Dead Secret by Alan Williams

Dead Secret by Alan Williams

Author:Alan Williams [Williams, Alan]
Language: eng
Format: epub
ISBN: 9781913518585
Publisher: Sapere Books
Published: 2020-03-11T04:00:00+00:00


CHAPTER 19

Next day they decided to keep away from Kumkapi. It was one thing for a couple of foreigners to sample the city’s low life on a casual visit; it was another for them to make a habit of it.

Hawn was an idle and indifferent sightseer; but Anna, with her precise academic nature, felt that if she did not always enjoy it, she must at least do it.

They spent the morning making the statutory round of the Blue Mosque, the Sancta Sophia, the Hippodrome and the gloomy vaults of the Roman cisterns, through endless palaces and dungeons and fortresses, all blood-soaked in history, and now peopled by gawping, shuffling tourists and their rapacious guides.

Exhausted, Hawn and Anna lunched away from the main street, Taksim, in a foul expensive restaurant where the only delicacies were the cheese and thick black coffee. In the afternoon they visited two palaces and three more mosques, and in one of the bazaars, after some exhilarating bargaining, he bought Anna a heavy silver bracelet.

The only jarring incident of the day had been the obsequious intrusion of a fellow tourist — a middle-aged Austrian, alone, bespectacled, bald, and armed with a guidebook in which he made notes on the flyleaf in pencil.

He had joined them in the Sancta Sophia, and at first had been quite useful in explaining some of the special architectural features of the church; and as they tramped between the colonnades of the Mosque of Suleymaniye, he padded along beside them like some lost dog from the Great Bazaar. His name was Otto Dietrich, he was an accountant from Vienna, and had recently been widowed.

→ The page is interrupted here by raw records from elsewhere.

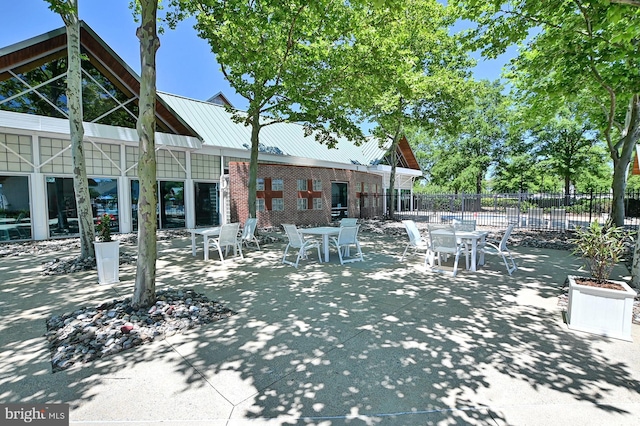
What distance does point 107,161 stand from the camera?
12.4m

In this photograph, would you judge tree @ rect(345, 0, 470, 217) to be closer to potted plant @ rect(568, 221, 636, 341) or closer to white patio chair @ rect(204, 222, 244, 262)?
white patio chair @ rect(204, 222, 244, 262)

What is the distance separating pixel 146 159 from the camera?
4191 millimetres

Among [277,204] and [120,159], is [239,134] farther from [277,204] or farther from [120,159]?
[120,159]

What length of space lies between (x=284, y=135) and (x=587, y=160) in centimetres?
2776

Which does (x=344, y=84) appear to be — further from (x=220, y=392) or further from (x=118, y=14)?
(x=220, y=392)

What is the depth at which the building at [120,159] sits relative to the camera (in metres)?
10.1

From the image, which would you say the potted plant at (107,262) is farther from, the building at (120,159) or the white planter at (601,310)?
the white planter at (601,310)

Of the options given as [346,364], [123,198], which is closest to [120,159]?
[123,198]

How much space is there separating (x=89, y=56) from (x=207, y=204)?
7249mm

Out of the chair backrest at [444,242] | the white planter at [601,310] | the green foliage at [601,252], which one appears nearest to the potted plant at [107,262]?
the chair backrest at [444,242]

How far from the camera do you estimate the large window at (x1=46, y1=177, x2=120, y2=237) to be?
11195mm

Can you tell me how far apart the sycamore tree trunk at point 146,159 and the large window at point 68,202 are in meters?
9.77

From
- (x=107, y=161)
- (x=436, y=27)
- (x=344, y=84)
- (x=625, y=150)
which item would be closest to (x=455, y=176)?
(x=436, y=27)

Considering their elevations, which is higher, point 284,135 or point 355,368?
point 284,135
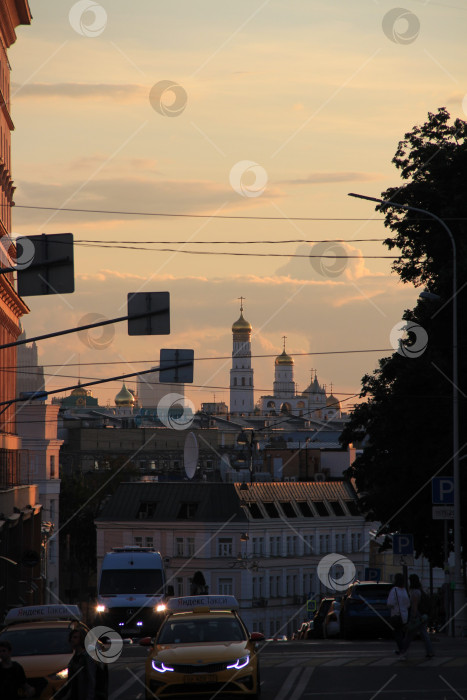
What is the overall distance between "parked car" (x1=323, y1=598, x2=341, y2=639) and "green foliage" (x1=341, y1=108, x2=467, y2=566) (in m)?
5.44

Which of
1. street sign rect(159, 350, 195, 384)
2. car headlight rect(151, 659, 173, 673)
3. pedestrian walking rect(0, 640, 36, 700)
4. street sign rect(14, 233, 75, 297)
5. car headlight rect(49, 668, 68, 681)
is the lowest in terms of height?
car headlight rect(49, 668, 68, 681)

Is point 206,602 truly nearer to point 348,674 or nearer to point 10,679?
point 348,674

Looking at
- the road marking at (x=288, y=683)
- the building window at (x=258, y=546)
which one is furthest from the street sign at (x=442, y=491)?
the building window at (x=258, y=546)

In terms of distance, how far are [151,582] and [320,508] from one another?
71571mm

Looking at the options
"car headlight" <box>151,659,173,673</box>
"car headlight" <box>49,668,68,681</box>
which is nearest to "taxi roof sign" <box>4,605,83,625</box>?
"car headlight" <box>49,668,68,681</box>

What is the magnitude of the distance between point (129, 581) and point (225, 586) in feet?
196

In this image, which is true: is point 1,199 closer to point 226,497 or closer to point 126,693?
point 126,693

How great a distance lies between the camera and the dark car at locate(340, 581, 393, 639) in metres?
31.5

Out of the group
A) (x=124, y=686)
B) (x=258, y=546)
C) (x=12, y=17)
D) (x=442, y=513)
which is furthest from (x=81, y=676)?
(x=258, y=546)

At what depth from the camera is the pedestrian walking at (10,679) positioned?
1460 centimetres

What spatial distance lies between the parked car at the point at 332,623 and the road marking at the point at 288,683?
13.7 meters

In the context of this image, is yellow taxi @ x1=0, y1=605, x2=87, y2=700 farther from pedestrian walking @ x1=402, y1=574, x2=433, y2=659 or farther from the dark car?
the dark car

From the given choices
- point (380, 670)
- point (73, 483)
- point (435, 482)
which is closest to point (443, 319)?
point (435, 482)

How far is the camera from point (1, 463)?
44.7 meters
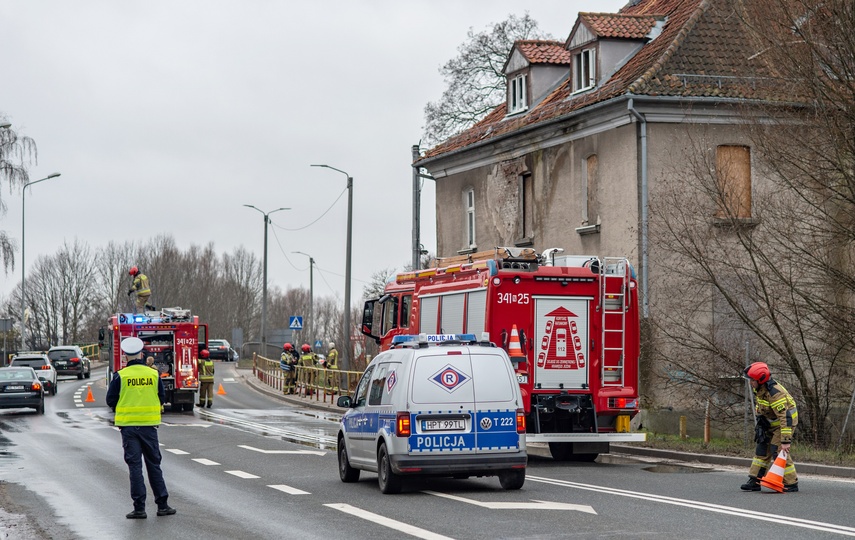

Hawn’s first instinct was to be suspicious of him: yet the man was such a stupendous bore that Hawn’s only reaction was one of exasperation, tempered with a grudging sense of pity for the man. He realized that such creatures were one of the penalties of tourism, and of sightseeing in particular.

He and Anna made several attempts to rid themselves of him: but Otto Dietrich was no ordinary bore: he was both persistent and skilful. They only managed to shake him off finally at the entrance of the Pera Palace, where Dietrich’s farewell was accompanied by the threat that he would telephone or call round in the next few days. He kissed Anna’s hand and said, with awful sincerity, ‘I have so enjoyed myself today! I have not enjoyed myself so much for a long time. Thank you both so very much!’

That evening, feeling free at last, Hawn went out and bought yesterday’s Herald Tribune. There was no further mention of Mönch’s supposed suicide. The Herr Doktor had disappeared as thoroughly as Norman French.